AI for Insurance Marketing

Qualitest provides insurance companies with a sophisticated prediction model solution that increases sales and ROI for marketing efforts.

A leading insurance company used Qualitest’s solution to predict which client had a high likelihood to sign up with the company again after leaving it. When using Qualitest’s solution, the company was able to effectively utilize sales and marketing efforts and focus them on a targeted audience.

Highlights

  • 40 machine learning algorithms were used to find the best explanatory variables combination and prediction model creation
  • In less than two weeks, a stable and transparent prediction model was ready for deployment in production
  • Qualitest experts identified that out of the hundred initial variables, only 71 were influencing variables
  • The insurance company was able to identify with 88% accuracy which client will be willing to sign again with the company

The Problem

The number of churners was over ten thousand per month. Based on the company’s service call-centre capacity, it was impossible to call each one of them and invest the time and effort to persuade them to opt for the service again.

The Mission

The company used Qualitest’s machine learning technology to predict which client had a high likelihood to join the company again. The company goal was to increase the positive response ratio by direct sales calls to a targeted past clients’ list.

The Data Citizen Solution

Based on our company’s vision of enabling data analysts without statistical and math expertise to create the prediction model, the Qualitest software tool was chosen. After a brainstorming process that led to creating a unified panel of exploratory variables, Qualitest’s system began to crunch the numbers.

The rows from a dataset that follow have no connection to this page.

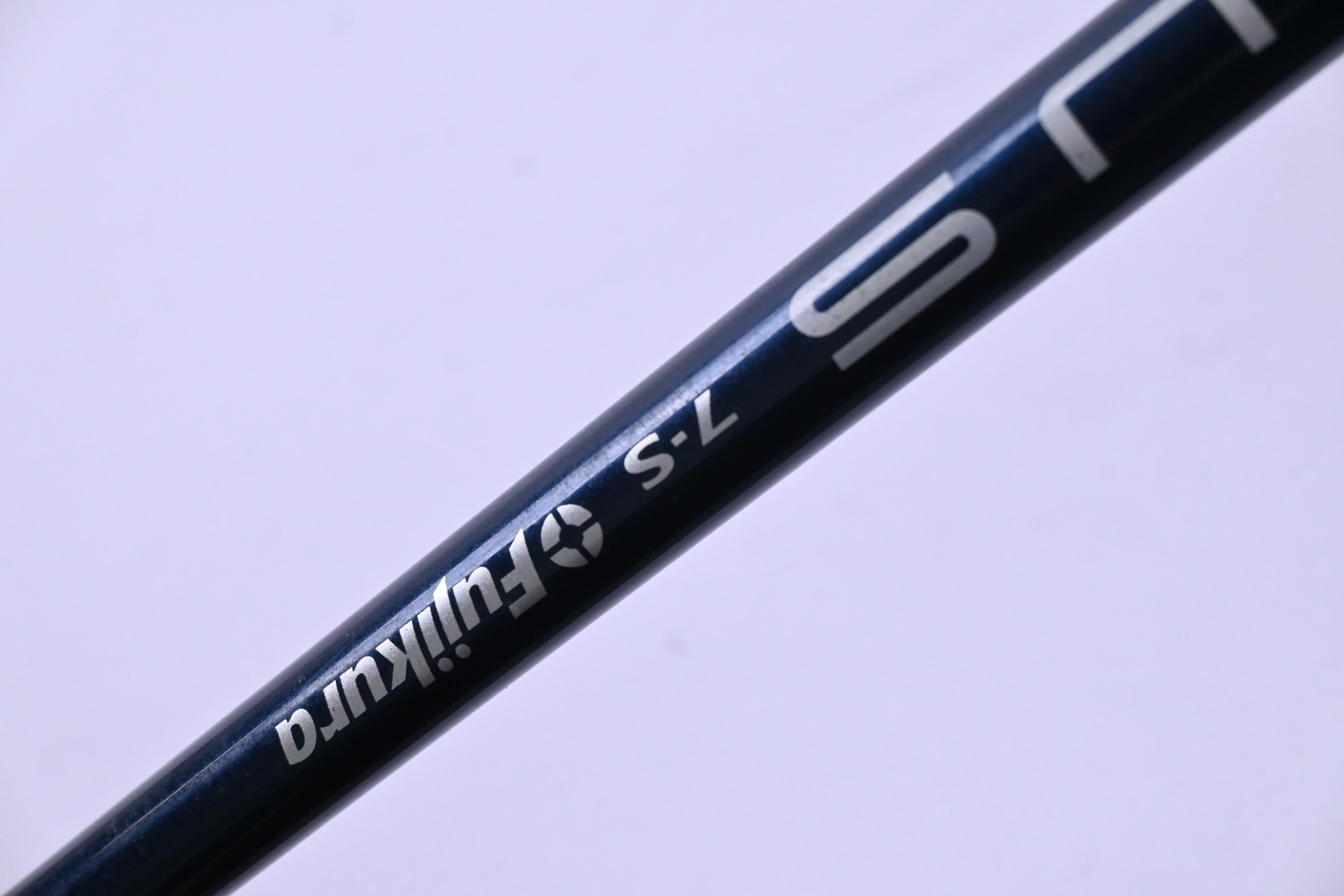 Taylormade SIM2 Max #3 Hybrid / 19 Degree / Stiff Flex Ventus Blue 7 Shaft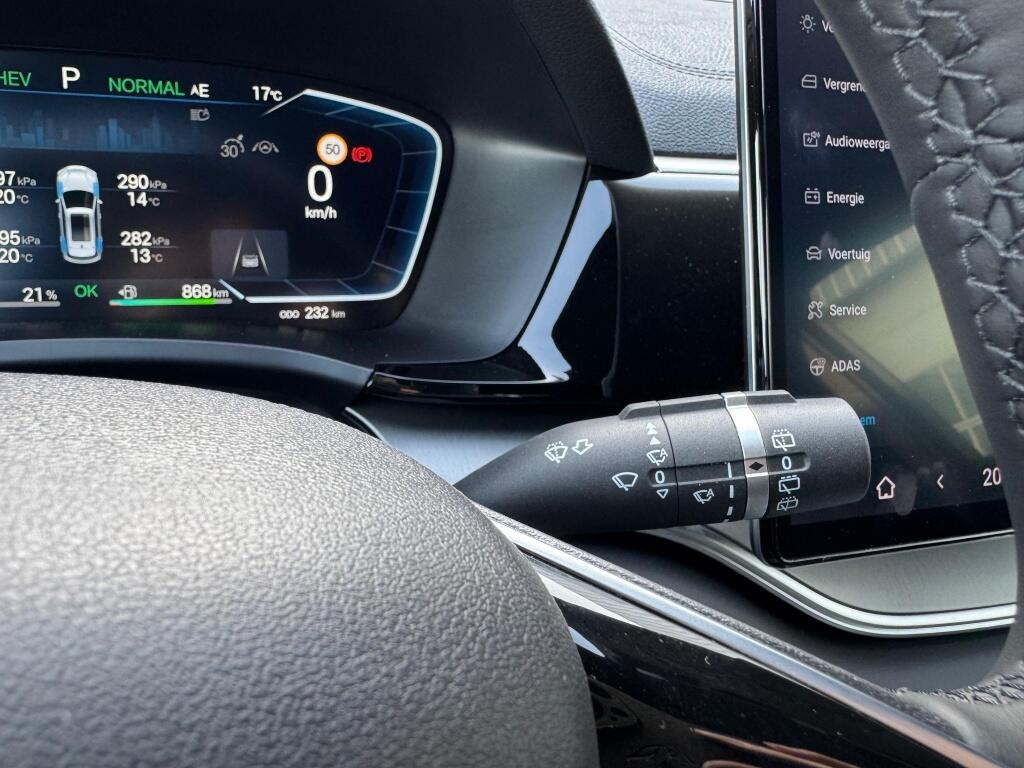 Byd SEAL U 1.5 DM-i FWD Boost | Schuif/kantel dak | 360 Camera | Infinty | - Image 14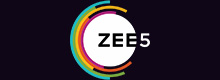 Zee5 logo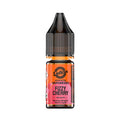 Deliciu 10ml Nic Salt Eliquids By Vaporesso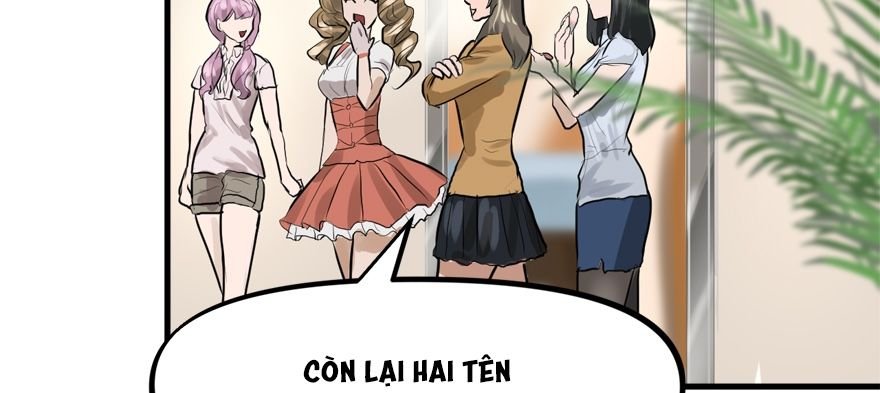 vua sinh tồn chapter 84 89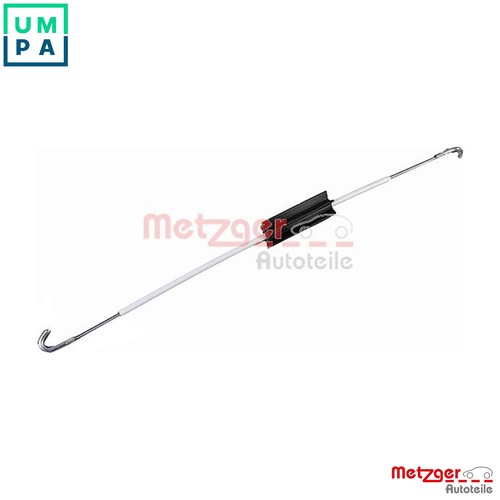 Cable pull door release - pull,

Obligated to the Data Citizen vision, Qualitest provided the client’s data analysts the ability to use 40 machine learning algorithms on the targeted data. Also, the automatic mechanism took care of finetuning the algorithms to find the best explanatory variables combination. Each data analyst had access to a software tool that could be used for data exploration and prediction modelling creation without the need for a qualified Data Scientist.

The Analytics department took full ownership of the model creation and a data analyst was appointed to the mission of feeding the software with the data and review results. The software tool’s ability to crunch numbers automatically without the need to write a single line of code proved to be very efficient.

Implementation

Qualitest’s solution provided a variety of methods to implement the chosen model in the production environment. The implementation process for the insurance company took less than three days end-to-end.

Project Results

The best model was implemented in the production environment. Based on the data of clients online browsing, the company was able to identify with 88% accuracy which client will join the service again after leaving it one month earlier. An additional outcome from this project was the ability to find out the most important variables that explain the characteristics of churners that are willing to join back the company.

Endnotes

The Qualitest machine learning software tool for non-Data Scientist personnel delivered effective results and achieved the goal. The solution proved to be accurate, efficient and powerful. The solution increased sales by increasing the effectiveness of sales calls.